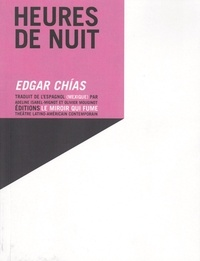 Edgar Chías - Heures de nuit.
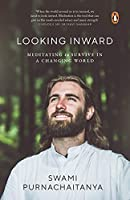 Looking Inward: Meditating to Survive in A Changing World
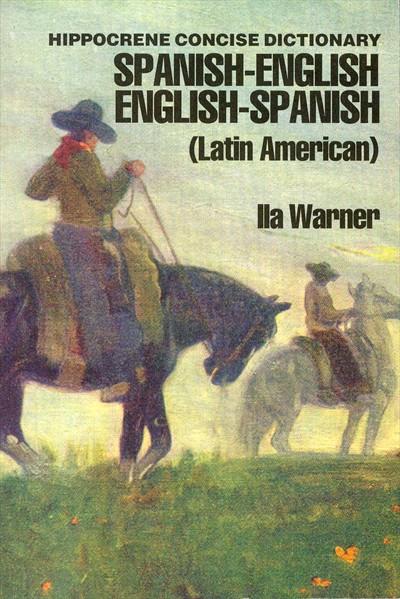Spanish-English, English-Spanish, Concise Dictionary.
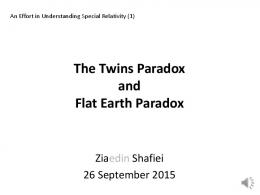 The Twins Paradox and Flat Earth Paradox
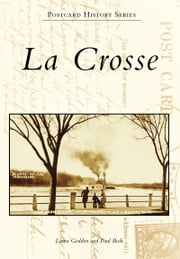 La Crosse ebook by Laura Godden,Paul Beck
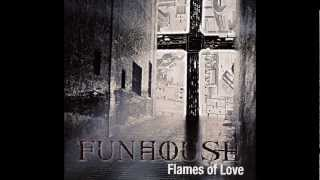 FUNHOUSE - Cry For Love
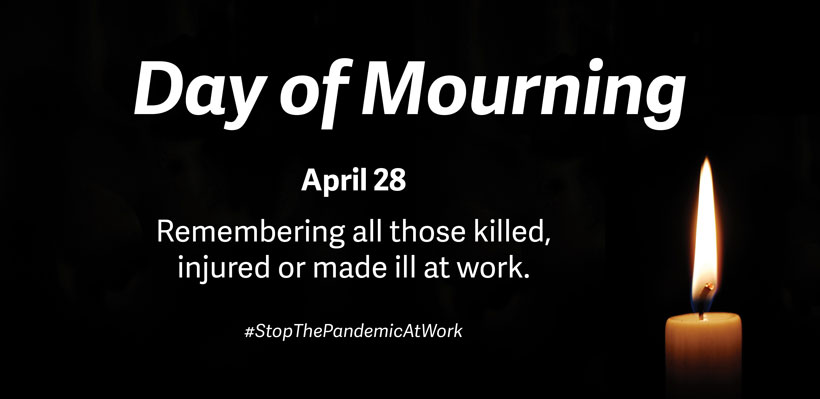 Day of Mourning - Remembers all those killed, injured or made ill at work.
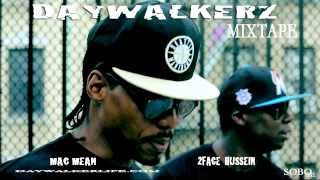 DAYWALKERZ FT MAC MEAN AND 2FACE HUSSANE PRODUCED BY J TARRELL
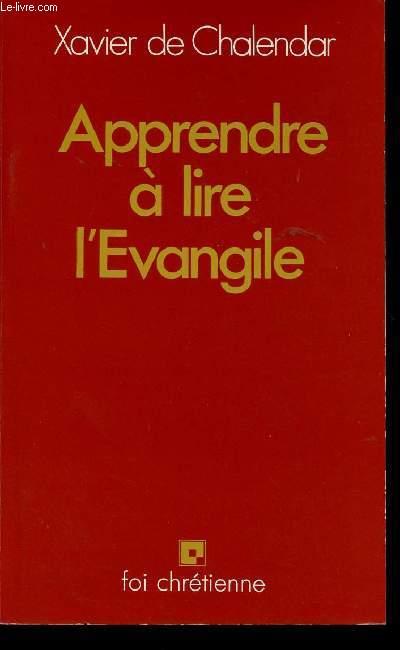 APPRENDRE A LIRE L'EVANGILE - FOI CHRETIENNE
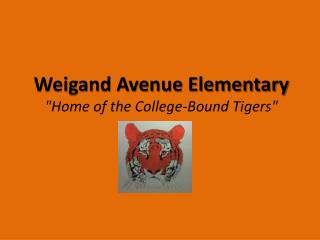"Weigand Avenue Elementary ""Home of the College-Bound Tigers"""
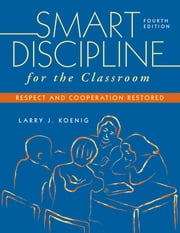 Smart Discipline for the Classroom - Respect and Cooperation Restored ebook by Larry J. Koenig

------

What needs to be done:
Begin with the line that has "DAYWALKERZ FT MAC" and continue to the last line of the entries, printing each line exactly and nothing else; include both ends and skip the pictures.

Your solution:
 DAYWALKERZ FT MAC MEAN AND 2FACE HUSSANE PRODUCED BY J TARRELL
 APPRENDRE A LIRE L'EVANGILE - FOI CHRETIENNE
"Weigand Avenue Elementary ""Home of the College-Bound Tigers"""
 Smart Discipline for the Classroom - Respect and Cooperation Restored ebook by Larry J. Koenig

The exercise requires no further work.